Make a Personal Branding Statement
Use the section directly under your name to tell the reader about your unique qualities, skills and experiences. Take 3-4 adjectives that describe your key strengths and weave them together with the job description. A branding statement takes time as you need to tailor it to each role, but it is worth it. If you are a social media guru your statement might be- “Ambitious, creative, skilled yet practical social media professional with 5 years’ experience managing global social media accounts in an agency.”
This section is important as it provides evidence of how successful you can be in the job. State your duty or responsibility and how effective you were/are in carrying out that duty or responsibility. Also show key metrics.
“Team Leader – Trained and managed a team of 12 for the past 5 years. During that time staff retention was high and revenue increased by 15% year on year.” Or perhaps- “Digital Marketing Manager – 7 years’ experience in creating online marketing campaigns. Online engagement increased by 20% during each quarter and advertising costs decreased by 12%.“
If you are having trouble putting this section together, use past performance reviews for ideas. Stating what you did without what you achieved is pointless so deal in quantifiable evidence.
Your qualification summary is the second most valuable section of your CV. There are certain educational/qualifications prioritized by employers. These are usually outlined in the job description and if you can demonstrate them, you instantly gain a competitive edge.

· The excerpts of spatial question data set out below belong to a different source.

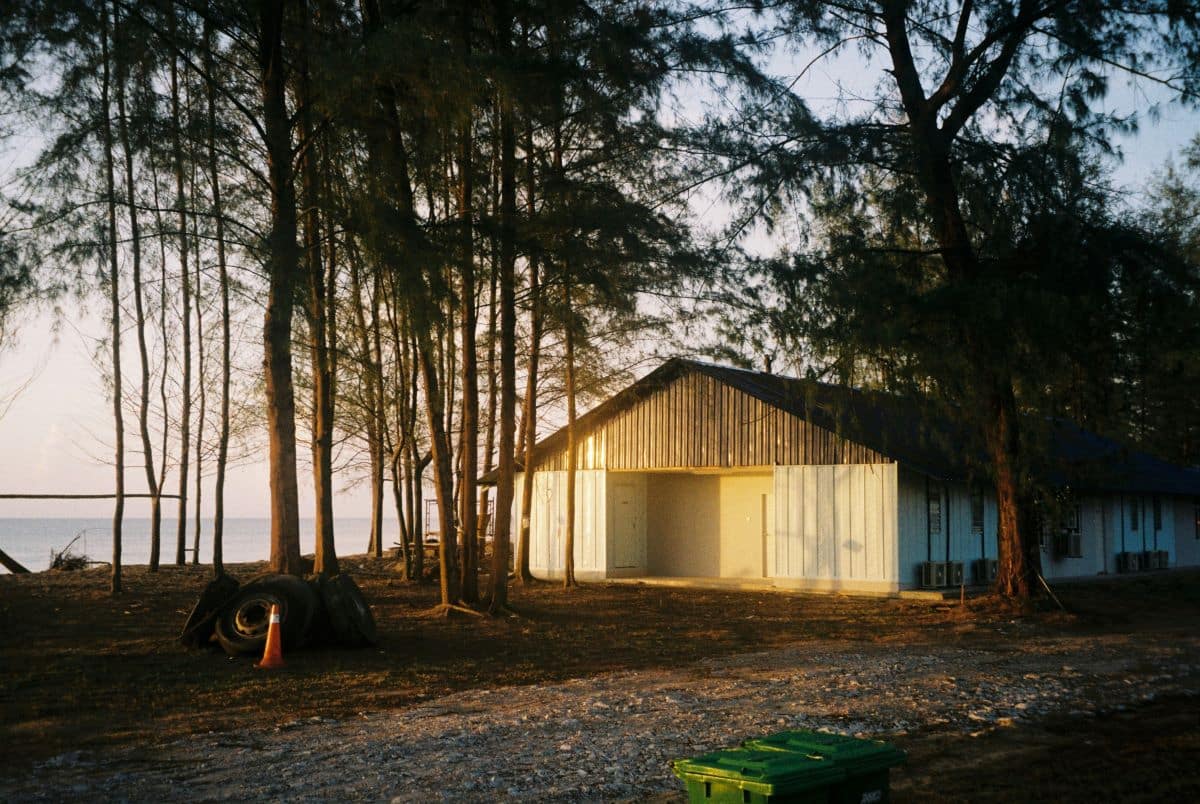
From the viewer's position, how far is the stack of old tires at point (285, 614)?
12711 mm

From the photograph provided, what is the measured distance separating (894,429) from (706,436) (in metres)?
4.00

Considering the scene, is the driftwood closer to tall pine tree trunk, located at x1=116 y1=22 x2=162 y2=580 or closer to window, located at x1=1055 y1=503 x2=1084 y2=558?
tall pine tree trunk, located at x1=116 y1=22 x2=162 y2=580

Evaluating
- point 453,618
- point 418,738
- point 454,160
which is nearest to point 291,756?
point 418,738

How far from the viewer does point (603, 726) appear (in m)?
8.39

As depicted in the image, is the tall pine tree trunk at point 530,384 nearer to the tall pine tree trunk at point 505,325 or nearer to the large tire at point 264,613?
the tall pine tree trunk at point 505,325

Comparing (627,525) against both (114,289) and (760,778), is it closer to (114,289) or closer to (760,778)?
(114,289)

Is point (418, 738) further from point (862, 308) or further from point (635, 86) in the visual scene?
point (635, 86)

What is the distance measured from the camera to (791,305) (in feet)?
50.8

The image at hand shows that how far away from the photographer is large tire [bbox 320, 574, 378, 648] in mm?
13062

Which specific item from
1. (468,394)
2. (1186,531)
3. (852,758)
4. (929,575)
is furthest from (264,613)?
(1186,531)

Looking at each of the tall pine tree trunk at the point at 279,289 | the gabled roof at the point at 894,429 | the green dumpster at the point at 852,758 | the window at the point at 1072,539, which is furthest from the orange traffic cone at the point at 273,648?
the window at the point at 1072,539

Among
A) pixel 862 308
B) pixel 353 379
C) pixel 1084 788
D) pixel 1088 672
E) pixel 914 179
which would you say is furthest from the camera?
pixel 353 379

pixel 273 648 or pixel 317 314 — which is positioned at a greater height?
pixel 317 314

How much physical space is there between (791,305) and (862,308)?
963 mm
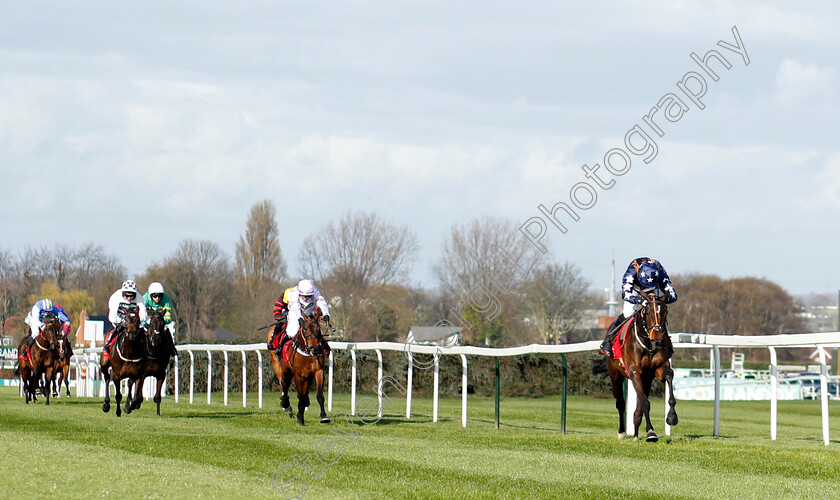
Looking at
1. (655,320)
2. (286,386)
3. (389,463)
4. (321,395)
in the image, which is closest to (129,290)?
(286,386)

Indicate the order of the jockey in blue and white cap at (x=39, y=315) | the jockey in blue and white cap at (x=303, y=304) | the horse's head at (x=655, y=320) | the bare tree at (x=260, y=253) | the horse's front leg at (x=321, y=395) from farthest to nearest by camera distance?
the bare tree at (x=260, y=253), the jockey in blue and white cap at (x=39, y=315), the jockey in blue and white cap at (x=303, y=304), the horse's front leg at (x=321, y=395), the horse's head at (x=655, y=320)

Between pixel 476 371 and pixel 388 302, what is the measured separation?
25.0m

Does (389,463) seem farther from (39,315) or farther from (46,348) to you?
(39,315)

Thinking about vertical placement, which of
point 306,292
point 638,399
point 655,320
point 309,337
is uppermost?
point 306,292

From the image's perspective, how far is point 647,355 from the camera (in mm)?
9750

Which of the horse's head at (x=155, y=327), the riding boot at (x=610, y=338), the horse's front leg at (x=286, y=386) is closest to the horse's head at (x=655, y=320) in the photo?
the riding boot at (x=610, y=338)

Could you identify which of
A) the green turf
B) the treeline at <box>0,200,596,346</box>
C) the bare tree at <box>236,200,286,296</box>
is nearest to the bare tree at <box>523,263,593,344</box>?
the treeline at <box>0,200,596,346</box>

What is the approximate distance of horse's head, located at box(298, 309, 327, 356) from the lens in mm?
12469

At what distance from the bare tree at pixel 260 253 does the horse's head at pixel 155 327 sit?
62.5 meters

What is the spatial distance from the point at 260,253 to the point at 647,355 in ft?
225

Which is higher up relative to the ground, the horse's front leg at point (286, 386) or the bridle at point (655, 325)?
the bridle at point (655, 325)

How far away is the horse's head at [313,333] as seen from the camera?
12.5 meters

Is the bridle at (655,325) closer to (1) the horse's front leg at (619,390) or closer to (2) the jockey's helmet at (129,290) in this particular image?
(1) the horse's front leg at (619,390)

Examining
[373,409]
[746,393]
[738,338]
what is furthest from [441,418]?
[746,393]
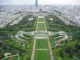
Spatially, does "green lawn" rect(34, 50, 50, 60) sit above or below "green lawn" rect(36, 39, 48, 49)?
above

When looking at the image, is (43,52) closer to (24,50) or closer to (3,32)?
(24,50)

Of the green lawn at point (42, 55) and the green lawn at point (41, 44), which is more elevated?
the green lawn at point (42, 55)

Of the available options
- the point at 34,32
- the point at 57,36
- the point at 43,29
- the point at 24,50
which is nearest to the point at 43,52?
the point at 24,50

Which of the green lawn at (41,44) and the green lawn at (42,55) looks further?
the green lawn at (41,44)

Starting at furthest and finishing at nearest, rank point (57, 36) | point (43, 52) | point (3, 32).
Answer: point (3, 32) → point (57, 36) → point (43, 52)

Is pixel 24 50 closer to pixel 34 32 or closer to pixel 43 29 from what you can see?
A: pixel 34 32

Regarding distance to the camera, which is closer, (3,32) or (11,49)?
(11,49)

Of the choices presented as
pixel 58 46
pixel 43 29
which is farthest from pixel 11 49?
pixel 43 29

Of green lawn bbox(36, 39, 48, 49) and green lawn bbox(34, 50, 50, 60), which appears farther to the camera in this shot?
green lawn bbox(36, 39, 48, 49)

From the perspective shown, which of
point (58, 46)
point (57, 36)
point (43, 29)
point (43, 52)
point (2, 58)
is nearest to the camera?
point (2, 58)

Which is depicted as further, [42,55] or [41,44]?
[41,44]
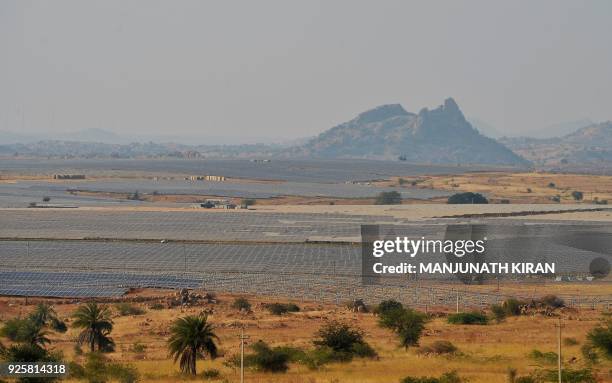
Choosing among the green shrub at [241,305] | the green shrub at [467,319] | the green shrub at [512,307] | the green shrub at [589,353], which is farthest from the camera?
the green shrub at [241,305]

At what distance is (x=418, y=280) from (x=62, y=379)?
30.9 m

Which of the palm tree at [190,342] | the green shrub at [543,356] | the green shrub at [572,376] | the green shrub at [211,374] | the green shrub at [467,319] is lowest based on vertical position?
the green shrub at [467,319]

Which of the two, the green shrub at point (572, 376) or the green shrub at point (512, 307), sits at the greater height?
the green shrub at point (572, 376)

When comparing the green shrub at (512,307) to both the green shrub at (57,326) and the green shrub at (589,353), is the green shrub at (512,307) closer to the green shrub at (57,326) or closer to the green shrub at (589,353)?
the green shrub at (589,353)

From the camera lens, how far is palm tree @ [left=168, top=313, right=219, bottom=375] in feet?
92.6

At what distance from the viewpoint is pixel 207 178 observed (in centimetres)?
17000

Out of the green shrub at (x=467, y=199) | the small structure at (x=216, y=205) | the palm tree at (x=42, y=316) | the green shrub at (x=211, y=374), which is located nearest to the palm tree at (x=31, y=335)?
the palm tree at (x=42, y=316)

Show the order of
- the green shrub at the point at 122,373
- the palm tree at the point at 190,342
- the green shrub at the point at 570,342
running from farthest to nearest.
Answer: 1. the green shrub at the point at 570,342
2. the palm tree at the point at 190,342
3. the green shrub at the point at 122,373

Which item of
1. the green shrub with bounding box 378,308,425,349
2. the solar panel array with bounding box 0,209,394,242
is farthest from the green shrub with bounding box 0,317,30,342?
the solar panel array with bounding box 0,209,394,242

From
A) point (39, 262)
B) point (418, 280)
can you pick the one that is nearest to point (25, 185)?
point (39, 262)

Accountancy becomes ACCA, CIMA or ACA qualified, HR becomes CIPD qualified. Include memberships of professional bodies here also. Include any training you have done– night classes, online courses or day long training.
Control Your Timeline
Keep your work history to your previous 2/3 roles. Anything that dates back 10 years or more adds little value. By all means add the dates, role and company you worked for but leave the detail out. This information should be on your LinkedIn Profile.
Social Media Matters
Future employers will search your social media profiles. Before you send your CV off, review your profiles. Enable your privacy settings if necessary. Ensure your LinkedIn profile is up to date and your newsfeed is full of industry-relevant articles.
Hobbies and interests are important so should be included, particularly if you have done charity work, or something related to the role you are applying for. This section should be personal but keep it short.
Proofread and Edit
Repeatedly check spelling and grammar. Recheck your personal details. Make sure your email address has not been autocorrected. Have it independently proofread.
Designing a great CV is the first step toward designing a career you love. Don’t cut corners and give it the time and attention it deserves. Remember, if you don’t design a career that you love, someone will do it for you.